SURABAYA, RadarBangsa.co.id – Dinamika politik di Jawa Timur kembali menjadi sorotan jelang rencana aksi pada 3 September 2025. Anggota DPD RI Lia Istifhama mengingatkan agar demokrasi dijaga tetap sehat, tanpa harus diwarnai tindakan yang justru merusak citra bangsa.
Menurut Lia, yang akrab disapa Ning Lia, demokrasi memang memberi ruang kebebasan, tetapi kebebasan itu selalu memiliki koridor hukum dan etika.
“Pasal 28E ayat (3) UUD 1945 menjamin kebebasan berserikat, berkumpul, dan menyampaikan pendapat. Namun, kebebasan itu tidak boleh dimaknai absolut. Demokrasi yang sehat selalu membutuhkan koridor hukum, etika, dan tanggung jawab moral,” tegasnya, Sabtu (23/8/2025).
Ia menilai aksi yang bersifat inkonstitusional justru berpotensi menimbulkan keresahan sosial dan menjadi preseden buruk, terutama bagi generasi muda.
“Jika dilanggar, itu bisa merampas hak orang lain untuk hidup damai. Pasal 9 UU No. 39 Tahun 1999 tentang HAM menegaskan setiap orang berhak hidup tenteram. Aksi yang mengganggu kondusivitas bisa dikategorikan pelanggaran HAM,” jelas Ning Lia.
Lebih jauh, Lia menyinggung kondisi Indonesia yang kini berada pada momentum penting di kancah global. Program Go to Global yang digagas Presiden Prabowo, termasuk kerjasama strategis seperti EU CEPA, menempatkan Jawa Timur sebagai salah satu pusat perdagangan internasional.
“Momentum emas ini jangan sampai tercoreng oleh aksi-aksi yang tidak konstruktif. Justru kita harus menjaga stabilitas agar capaian bangsa tidak terganggu,” ujarnya.
Meski demikian, Lia tidak menutup ruang bagi ekspresi publik. Ia mengakui demonstrasi adalah bagian wajar dari demokrasi, selama tuntutannya jelas, jalurnya konstitusional, dan orientasinya solutif.
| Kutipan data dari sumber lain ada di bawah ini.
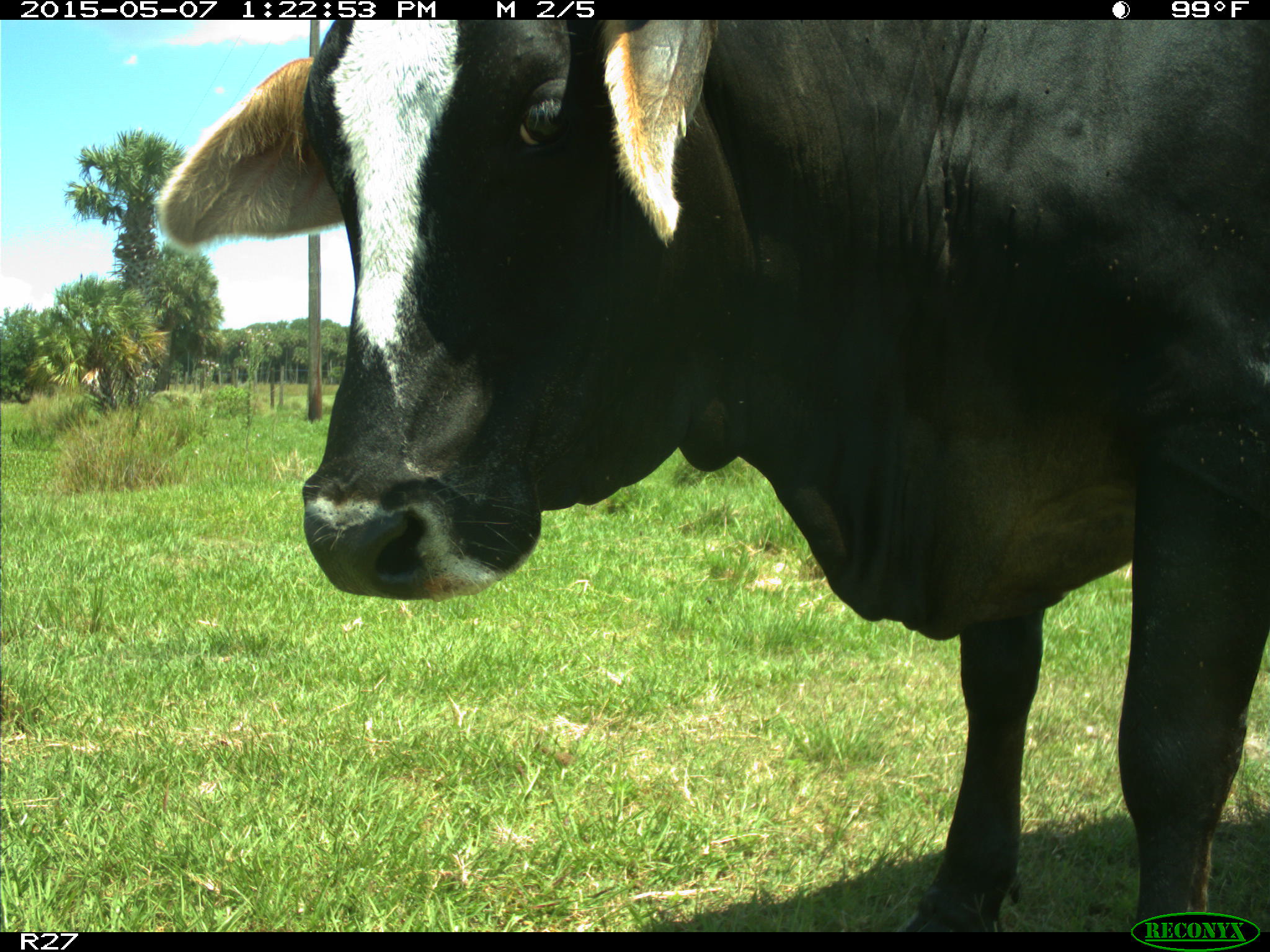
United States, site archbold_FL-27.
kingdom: Animalia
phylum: Chordata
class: Mammalia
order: Artiodactyla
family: Bovidae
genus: Bos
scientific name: Bos taurus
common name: domestic cow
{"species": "Bos taurus (domestic cow)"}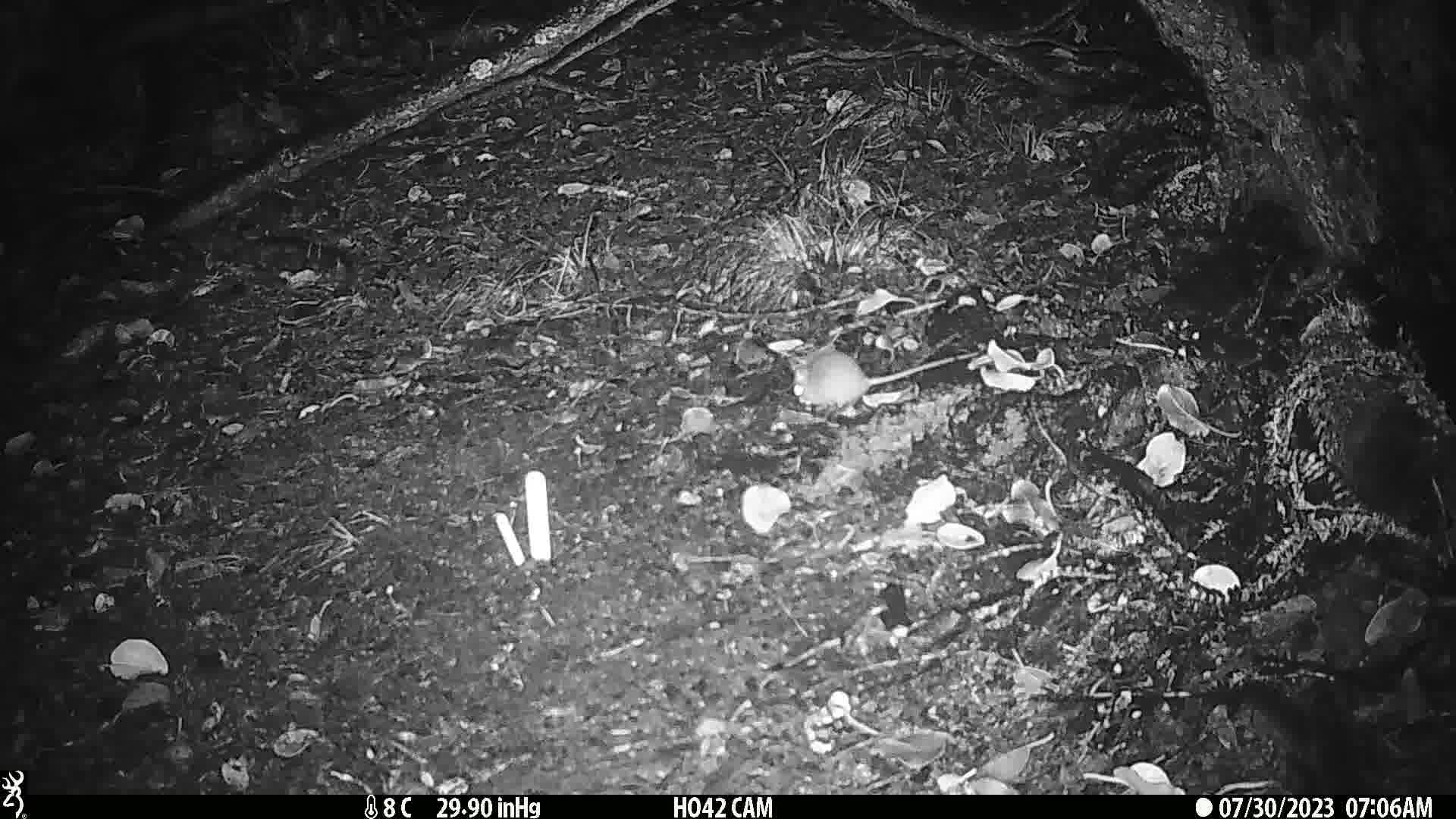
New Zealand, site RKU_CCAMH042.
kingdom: Animalia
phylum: Chordata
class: Mammalia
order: Rodentia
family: Muridae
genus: Rattus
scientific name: Rattus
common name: rat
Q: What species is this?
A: Rat (Rattus).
“Demonstrasi yang sehat itu normal. Tapi jangan menuntut hal-hal imajinatif yang menyesatkan dan tidak menyentuh akar persoalan rakyat,” imbuhnya.
Senator asal Jawa Timur itu juga mengingatkan bahwa sejarah perjuangan bangsa tidak pernah dibangun dengan anarkisme, melainkan lewat langkah terarah dan menjunjung tinggi nilai kebangsaan.
“Perjuangan kita selalu penuh pengorbanan dan menjunjung tinggi martabat bangsa. Itu yang harus diwariskan kepada generasi penerus,” katanya.
Ia menambahkan, di era digital tantangan semakin berat karena derasnya arus informasi di media sosial. Orang tua dan tokoh masyarakat, kata Lia, dituntut menjadi teladan agar generasi muda tidak mudah terprovokasi.
“Tugas kita adalah mendidik anak-anak agar tidak terjebak pada aksi kontraproduktif. Era medsos ini rawan potongan informasi yang menyesatkan. Karena itu, bijak bermedia menjadi kunci,” pesan Ning Lia.
Menutup pernyataannya, Lia menekankan bahwa demokrasi bukan hanya soal kebebasan, tetapi juga tanggung jawab.
“Menjadi warga negara yang baik berarti menjaga ruang publik tetap sehat, damai, dan produktif. Aksi 3 September seharusnya menjadi momentum introspeksi: apakah kita mendidik generasi, atau justru memberi teladan yang keliru,” pungkasnya.